Iron May be at Heart of Cancer Drug's Cardiotoxicity Effect
Northwestern Medicine scientists have discovered the role iron plays in weakening a person’s heart following treatment with the common chemotherapy drug doxorubicin (DOX).
Hossein Ardehali, MD, PhD, associate professor in Medicine-Cardiology and Molecular Pharmacology and Biological Chemistry, found that cardiomyopathy, a prevalent side effect of DOX, is dependent on the accumulation of iron inside the mitochondria of cells.
“When we started these experiments we thought the cardiomyopathy-doxorubicin link may have something to do with the mitochondria rather than the notion that the iron buildup was occurring in muscle cells as a whole,” said Dr. Ardehali, a member of the Feinberg Cardiovascular Research Institute and the Robert H. Lurie Comprehensive Cancer Center. “Our investigations showed that to be true.”
The findings were recently published in the Journal of Clinical Investigation.
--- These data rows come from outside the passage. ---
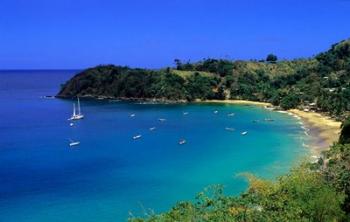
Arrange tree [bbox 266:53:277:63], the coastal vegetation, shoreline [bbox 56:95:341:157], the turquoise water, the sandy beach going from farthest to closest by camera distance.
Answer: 1. tree [bbox 266:53:277:63]
2. the coastal vegetation
3. the sandy beach
4. shoreline [bbox 56:95:341:157]
5. the turquoise water

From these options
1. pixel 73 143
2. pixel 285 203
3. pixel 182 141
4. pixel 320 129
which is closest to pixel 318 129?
pixel 320 129

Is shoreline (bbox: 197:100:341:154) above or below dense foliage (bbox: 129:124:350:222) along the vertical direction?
below

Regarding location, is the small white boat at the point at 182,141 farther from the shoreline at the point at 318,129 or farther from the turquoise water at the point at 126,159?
the shoreline at the point at 318,129

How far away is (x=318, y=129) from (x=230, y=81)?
2402 inches

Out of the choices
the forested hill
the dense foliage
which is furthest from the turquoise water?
the forested hill

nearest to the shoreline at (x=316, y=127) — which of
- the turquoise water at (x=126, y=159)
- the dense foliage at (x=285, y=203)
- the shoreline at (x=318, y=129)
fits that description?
the shoreline at (x=318, y=129)

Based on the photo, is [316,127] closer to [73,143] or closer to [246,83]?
[73,143]

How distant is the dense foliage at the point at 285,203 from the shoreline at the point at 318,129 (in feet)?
101

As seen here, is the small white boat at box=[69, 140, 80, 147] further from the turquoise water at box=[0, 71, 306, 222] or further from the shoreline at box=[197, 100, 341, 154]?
the shoreline at box=[197, 100, 341, 154]

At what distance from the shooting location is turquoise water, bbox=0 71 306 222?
45.3 m

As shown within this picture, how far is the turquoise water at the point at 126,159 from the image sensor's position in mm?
45312

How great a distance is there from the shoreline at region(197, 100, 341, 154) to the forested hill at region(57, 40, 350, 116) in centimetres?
810

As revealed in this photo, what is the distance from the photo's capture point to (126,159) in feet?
213

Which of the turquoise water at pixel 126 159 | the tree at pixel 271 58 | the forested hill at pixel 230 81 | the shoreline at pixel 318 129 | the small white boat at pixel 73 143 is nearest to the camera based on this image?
the turquoise water at pixel 126 159
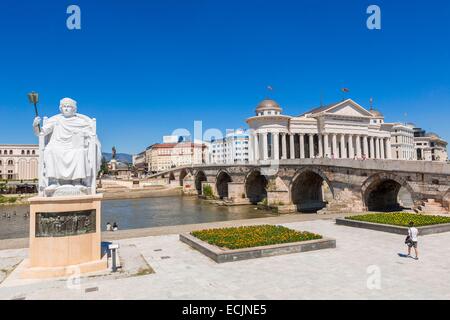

Used in chemotherapy, doxorubicin is credited as a “wonder drug” for greatly reducing pediatric cancer deaths throughout the 1990s. Although heart damage remains the most serious side effect, DOX is commonly used in the treatment of a wide range of cancers, including those of the breasts, lungs and ovaries.
“It really has revolutionized the field of oncology, but it has this serious drawback,” Dr. Ardehali said. “As an attending I can recall asking why young women treated for breast cancer were developing cardiomyopathy. The response at that time was, ‘We don’t know.’ ”
The lab took multiple approaches to finding that answer.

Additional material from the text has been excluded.